Vatican City, Italy (CNA/EWTN News) - "I will be grateful to all those that are listening to us, that these exercises will be shared by all who believe in Jesus Christ," Fr. Michelini told CNA. "We can do them together."

"I know that people will go to work, will go to school, will be busy during these days," he said, but "we can read the Passion according to Matthew's Gospel, and that can be a way to pray to the Holy Spirit so that the Church will be more united."


Pope Francis and members of the Roman Curia will make their annual five-day spiritual exercises retreat at the Casa Divin Maestro in Ariccia, a city located some 16 miles outside of Rome. Located on Lake Albano, it is just a short way from the papal summer residence in Castel Gandolfo.

This year's retreat, which runs March 5-10, will be led by Fr. Giulio Michelini, a Franciscan of the Seraphic Province of the Friars Minor of Umbria.

He said that his preaching for the week will be an in-depth examination and reflection on the Gospel of Matthew, starting with the Last Supper and moving through the Passion to the Resurrection.

"I will try to go deep into the Jesus that the disciples saw and followed," he said. "So there will be a reflection on the humanity of Jesus," as well as a meditation on relationships.

Most importantly, the retreat "will be a time of restoration," Fr. Michelini said. "We will quit working, talking, doing the usual things that the Pope, Bishops and Cardinals, and households do."

Pope Francis during the Wednesday general audience in St. Peter's Square.

Pope Francis during the Wednesday general audience in St. Peter's Square (Elise Harris/CNA).


They will pray, and there will be time to walk around the beautiful grounds and lake outside the retreat house, he said, "a time to quit, to stop and to reflect."

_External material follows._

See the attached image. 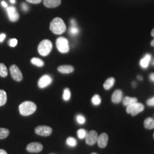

This is the fourth consecutive year the Pope and Curial members have held their Lenten retreat at the house in Ariccia.

While the practice of the pontiff going on retreat with the heads of Vatican dicasteries each Lent began some 80 years ago under the pontificate of Paul XI, it was customary for them to follow the spiritual exercises on Vatican ground. Beginning in Lent 2014, Pope Francis chose to hold the retreat outside of Rome, true to his background as a Jesuit.

This time of Lent, Fr. Michelini said, is a good period to slow down and to reflect on our spiritual lives and how they may be in need of enrichment. "It is helpful to remember that we are only human," he said. "We need to eat, we need people to help us too."

"And so the 40 days are a way for us to reflect not only on the poor, but also how we are poor, in a different sense."


Especially in wealthy Western countries, where we have enough food and money, we don't necessarily know what it is like to experience need, he said.

"Fasting and praying is not only a way for those who believe to be more in touch with God, and to have the same experience that Jesus did in the desert, but it's also a way to be more human. Because we normally have everything."